Performance and Valuations by Region
Source: MSCI
Momentum performance by Style
Source: MSCI
S&P 500 Earnings Per Share
Source: Yardeni Research
🗺️ Around the World in Detail
🇺🇸 United States: Manufacturing Under Pressure
+256K Jobs Added: December’s blowout job growth beat expectations of 160K, keeping unemployment at a steady 4.1%. This reinforces the Fed’s hawkish stance, with rates likely staying elevated longer than markets hoped.
Treasury Yields Surge: The 10-year yield reached its highest level since November 2023, driven by strong labor market data and inflation concerns. Rising yields could weigh on equities and corporate borrowing costs.
Services PMI at 54.1: The expansion in December signals continued consumer demand, though rising input costs at 64.4 highlight persistent inflationary pressures. This complicates the Fed’s balancing act between growth and price stability.
🌐 International Markets: Diverging Paths
Canada 🇨🇦
Unemployment Drops to 6.7%: December saw 91K new jobs, with full-time employment surging. While a bright spot, weakening PMIs hint at softening growth, creating a tough landscape for the Bank of Canada as it eyes rate adjustments.

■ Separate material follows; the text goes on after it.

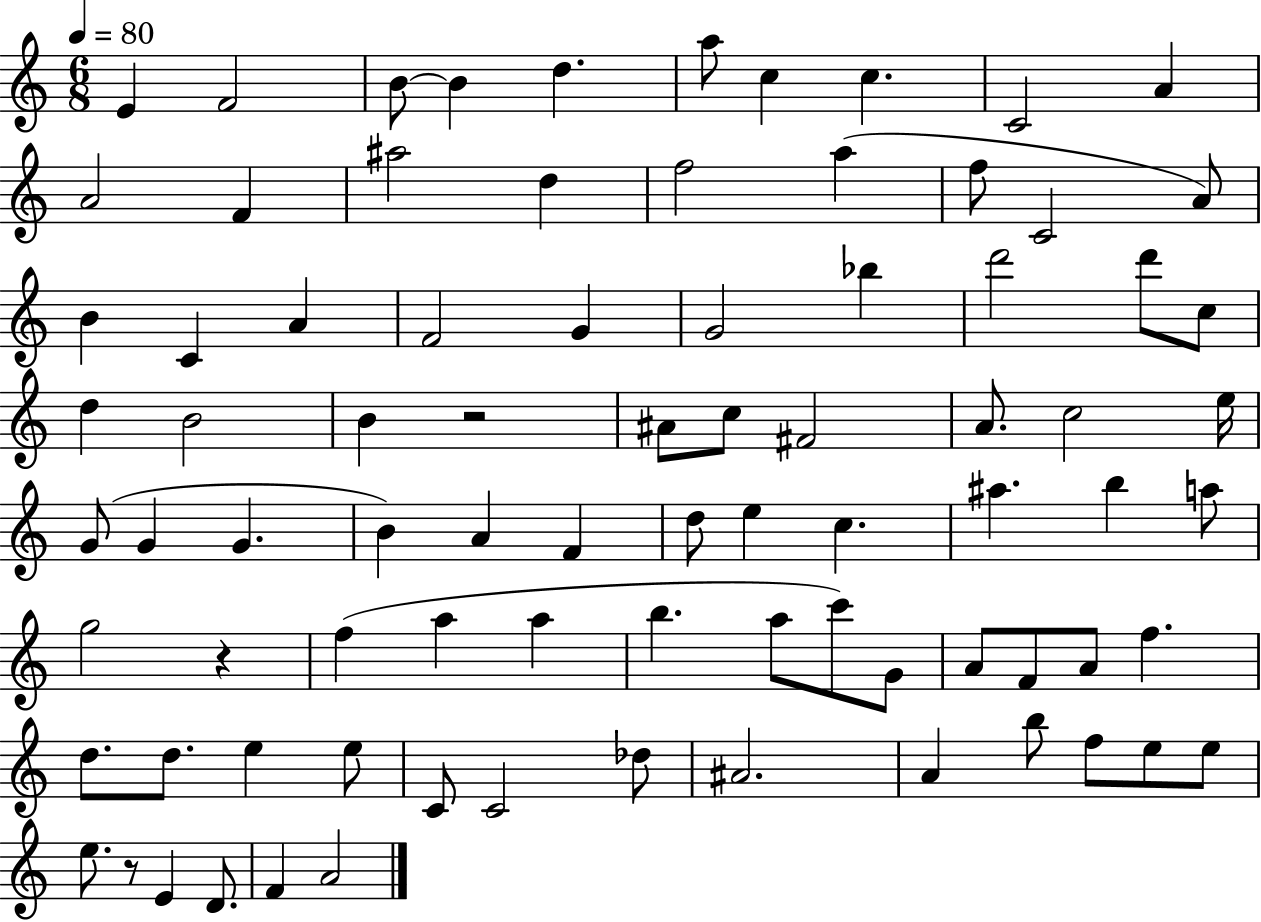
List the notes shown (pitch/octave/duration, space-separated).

E4/q F4/h B4/e B4/q D5/q. A5/e C5/q C5/q. C4/h A4/q A4/h F4/q A#5/h D5/q F5/h A5/q F5/e C4/h A4/e B4/q C4/q A4/q F4/h G4/q G4/h Bb5/q D6/h D6/e C5/e D5/q B4/h B4/q R/h A#4/e C5/e F#4/h A4/e. C5/h E5/s G4/e G4/q G4/q. B4/q A4/q F4/q D5/e E5/q C5/q. A#5/q. B5/q A5/e G5/h R/q F5/q A5/q A5/q B5/q. A5/e C6/e G4/e A4/e F4/e A4/e F5/q. D5/e. D5/e. E5/q E5/e C4/e C4/h Db5/e A#4/h. A4/q B5/e F5/e E5/e E5/e E5/e. R/e E4/q D4/e. F4/q A4/h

Services PMI Contracts to 48.2: Postal strikes and subdued demand led to the first contraction in two months. Export business took the biggest hit, signaling global headwinds for the Canadian economy.
Europe 🇪🇺
Inflation Rises to 2.4%: December’s uptick, driven by energy prices, challenges the ECB’s rate-cut optimism despite stable core inflation at 2.7%. The ECB may need to navigate growth concerns more cautiously.
Retail Sales Barely Budge: November’s modest +0.1% MoM increase reflects weak consumer momentum, with Germany and Spain recording declines. Economic activity remains fragile heading into 2025.
Japan 🇯🇵
JGB Yields Hit 1.19%: The highest level since 2011, tracking U.S. Treasury yields. Speculation about the Bank of Japan’s rate hike timing remains, with concerns over weaker real wages adding to the uncertainty.

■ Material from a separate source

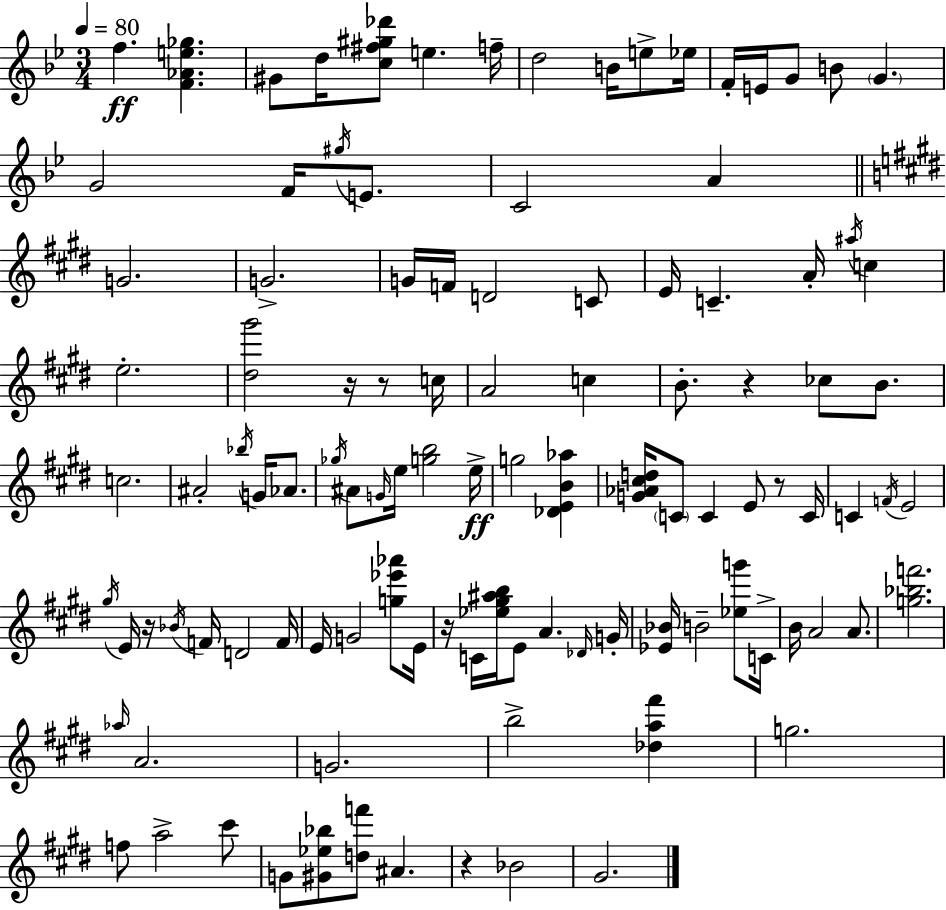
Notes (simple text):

F5/q. [F4,Ab4,E5,Gb5]/q. G#4/e D5/s [C5,F#5,G#5,Db6]/e E5/q. F5/s D5/h B4/s E5/e Eb5/s F4/s E4/s G4/e B4/e G4/q. G4/h F4/s G#5/s E4/e. C4/h A4/q G4/h. G4/h. G4/s F4/s D4/h C4/e E4/s C4/q. A4/s A#5/s C5/q E5/h. [D#5,G#6]/h R/s R/e C5/s A4/h C5/q B4/e. R/q CES5/e B4/e. C5/h. A#4/h Bb5/s G4/s Ab4/e. Gb5/s A#4/e G4/s E5/s [G5,B5]/h E5/s G5/h [Db4,E4,B4,Ab5]/q [G4,Ab4,C#5,D5]/s C4/e C4/q E4/e R/e C4/s C4/q F4/s E4/h G#5/s E4/s R/s Bb4/s F4/s D4/h F4/s E4/s G4/h [G5,Eb6,Ab6]/e E4/s R/s C4/s [Eb5,G#5,A#5,B5]/s E4/e A4/q. Db4/s G4/s [Eb4,Bb4]/s B4/h [Eb5,G6]/e C4/s B4/s A4/h A4/e. [G5,Bb5,F6]/h. Ab5/s A4/h. G4/h. B5/h [Db5,A5,F#6]/q G5/h. F5/e A5/h C#6/e G4/e [G#4,Eb5,Bb5]/e [D5,F6]/e A#4/q. R/q Bb4/h G#4/h.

Yen Weakens to 158/USD: A widening U.S.-Japan rate differential pressures the currency, raising risks of intervention by Japanese authorities.
🌏 Emerging Markets: Recovery and Risks
China 🇨🇳
Services PMI Climbs to 52.2: December’s improvement signals a boost from domestic demand, but persistent deflationary pressures—CPI at 0.1% YoY—cast a shadow over recovery efforts.

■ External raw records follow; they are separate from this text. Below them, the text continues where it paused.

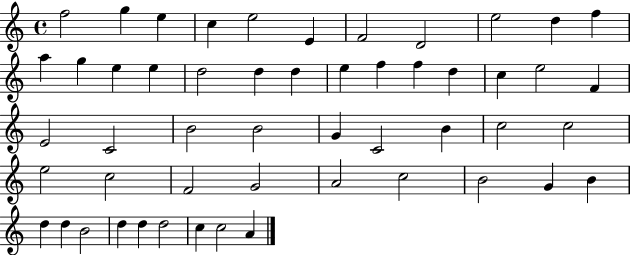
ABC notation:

X:1
T:Untitled
M:4/4
L:1/4
K:C
f2 g e c e2 E F2 D2 e2 d f a g e e d2 d d e f f d c e2 F E2 C2 B2 B2 G C2 B c2 c2 e2 c2 F2 G2 A2 c2 B2 G B d d B2 d d d2 c c2 A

Producer Prices Down 2.3% YoY: Factory gate deflation extends to 27 months, emphasizing sluggish global demand and prompting continued government stimulus.
India 🇮🇳
GDP Growth Slows to 6.4%: A weaker fiscal year projection reflects slowing private investment and manufacturing output. Nonetheless, exports grew 5.9%, offering a silver lining for policymakers.
South Korea 🇰🇷
Muted Data Release: No major updates this week, but broader concerns over global tech demand could impact Korea’s semiconductor-heavy economy in the months ahead.
Taiwan 🇹🇼
Inflation Rises to 2.1%: December’s acceleration reflects higher food and housing costs, adding pressure on consumer wallets. However, subdued global demand continues to weigh on Taiwan’s export-driven economy.
🔑 Key Takeaway
This week's data underscores the delicate balance between economic resilience and market risks in 2025, while highlighting the complexities behind seemingly simple metrics. Strong U.S. job growth (+256K) and a resilient services sector (PMI 54.1) drove Treasury yields higher, reflecting inflationary pressures that keep the Fed cautious. Meanwhile, Europe’s inflation ticked up to 2.4%, complicating the ECB’s path toward rate cuts as growth signals weaken. In China, services PMI improved to 52.2, but persistent deflationary risks (CPI 0.1%) continue to weigh on recovery efforts.
Damodaran’s insights on data interpretation provide a crucial lens here: while headline numbers like job gains or inflation shifts dominate attention, understanding the biases and variability in these figures is essential. As the U.S.’s growing tech dominance (49% of global market cap) reshapes global markets, this week’s data reminds investors that regional contrasts and heightened uncertainty demand careful, nuanced analysis beyond surface-level metrics.